- [Extracted records]
==============================
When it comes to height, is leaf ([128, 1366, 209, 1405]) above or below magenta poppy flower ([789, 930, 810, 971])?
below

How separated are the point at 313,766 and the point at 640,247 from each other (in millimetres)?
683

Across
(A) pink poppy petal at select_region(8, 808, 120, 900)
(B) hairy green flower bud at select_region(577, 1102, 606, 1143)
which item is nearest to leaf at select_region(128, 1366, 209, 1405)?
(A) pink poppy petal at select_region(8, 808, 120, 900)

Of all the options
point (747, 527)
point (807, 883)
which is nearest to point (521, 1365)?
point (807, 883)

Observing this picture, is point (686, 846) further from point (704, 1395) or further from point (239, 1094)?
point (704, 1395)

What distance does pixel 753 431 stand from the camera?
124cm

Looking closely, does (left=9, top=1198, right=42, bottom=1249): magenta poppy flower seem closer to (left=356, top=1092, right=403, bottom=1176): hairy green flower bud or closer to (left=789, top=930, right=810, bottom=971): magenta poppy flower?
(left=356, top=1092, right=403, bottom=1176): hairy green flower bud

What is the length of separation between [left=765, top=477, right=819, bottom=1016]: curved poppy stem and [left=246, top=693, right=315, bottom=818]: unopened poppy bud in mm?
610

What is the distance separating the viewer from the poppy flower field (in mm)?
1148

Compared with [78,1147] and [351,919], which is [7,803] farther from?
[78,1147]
==============================
Can you swap "magenta poppy flower" for "purple poppy flower" throughout all of the items above and give them again, leaving everything else unchanged?

When it comes to height, is leaf ([128, 1366, 209, 1405]) above or below purple poppy flower ([789, 930, 810, 971])?
below

How separated are the point at 313,766 and the point at 640,247 from each other (in millimetres)?
683

Across
(A) pink poppy petal at select_region(8, 808, 120, 900)
(B) hairy green flower bud at select_region(577, 1102, 606, 1143)
which item is nearest to leaf at select_region(128, 1366, 209, 1405)?
(A) pink poppy petal at select_region(8, 808, 120, 900)

Of all the options
point (747, 527)
point (807, 883)
which is nearest to point (521, 1365)?
point (807, 883)

Observing this picture, is point (686, 846) further from point (704, 1395) or further from point (239, 1094)?
point (704, 1395)

What distance does pixel 753 431 stand from the camera?
124cm

Looking closely, does (left=9, top=1198, right=42, bottom=1249): purple poppy flower seem closer to (left=356, top=1092, right=403, bottom=1176): hairy green flower bud or closer to (left=789, top=930, right=810, bottom=971): purple poppy flower?
(left=356, top=1092, right=403, bottom=1176): hairy green flower bud

What is the length of separation between [left=765, top=477, right=819, bottom=1016]: curved poppy stem and [left=246, top=693, right=315, bottom=818]: unopened poppy bud in mm?
610

What is the distance separating the viewer from the poppy flower field (in mm)?
1148

Compared with [78,1147] and [351,919], which is [7,803] farther from?
[78,1147]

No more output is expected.